*Text provided*:
++++++
[Top][All Lists]
[Date Prev][Date Next][Thread Prev][Thread Next][Date Index][Thread Index]
Re: [Bug-wget] Regular expression matching
From: |
Ángel González |
Subject: |
Re: [Bug-wget] Regular expression matching |
Date: |
Wed, 04 Apr 2012 21:02:38 +0200 |
User-agent: |
Thunderbird |
On 04/04/12 20:16, Gijs van Tulder wrote:
> 1. You can match complete urls, instead of just the directory prefix
> or the file name suffix (which you can do with --accept and
> --include-directories).
> 2. You can use regular expressions to do the matching, which is
> sometimes easier to than using a list of wildcard patterns.
>
> Now this isn't a new idea (there are long discussions in the archive,
> see [1]). But somehow the previous attempts didn't make it, so I
> thought I'd send my own version. It's a small patch, I've been using
> it for a while and found it really useful.
++++++
*What you will do*: Write the next part of the mailing-list message on regular expression matching in wget, beginning after its final sentence.

*Dataset extract*:
++++++
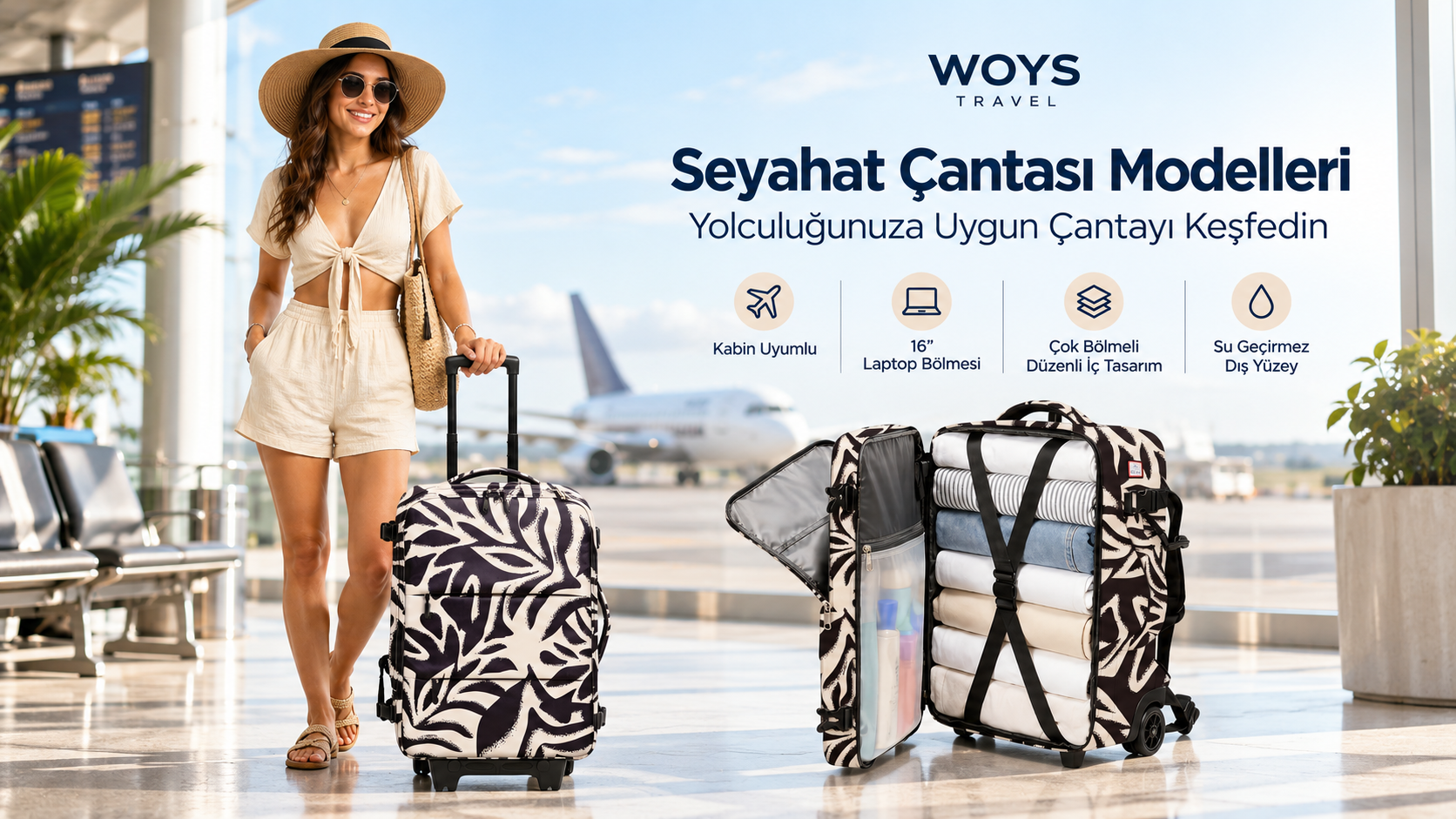 seyahat çantası,seyahat çantası modelleri,seyahat sırt çantası,kabin boy seyahat çantası,çekçekli seyahat çantası,tekerlekli seyahat çantası,büyük seyahat çantası,uçak seyahat çantası,laptop bölmeli seyahat çantası,çok bölmeli seyahat çantası,valiz yerine seyahat çantası,kabin boy çanta,seyahat çantası kadın,seyahat çantası erkek,WOYS seyahat çantası,WOYS Travel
++++++
*Result of the exercise*:
>
> I've made two versions of the patch: one uses PCRE, the other uses the
> gnulib regex library, which is probably easier to integrate.
>
> Regards,
>
> Gijs
I really like PCRE, but I think the default should be POSIX regex (those
you called "gnulib regex library"), just as every other command lines
tool, such as sed or grep. There could be a --perl-regexp switch to
change it (which could take advantage of the posix interface of pcre).
How are the interactions between --{accept,reject}regex and
--{accept,reject}?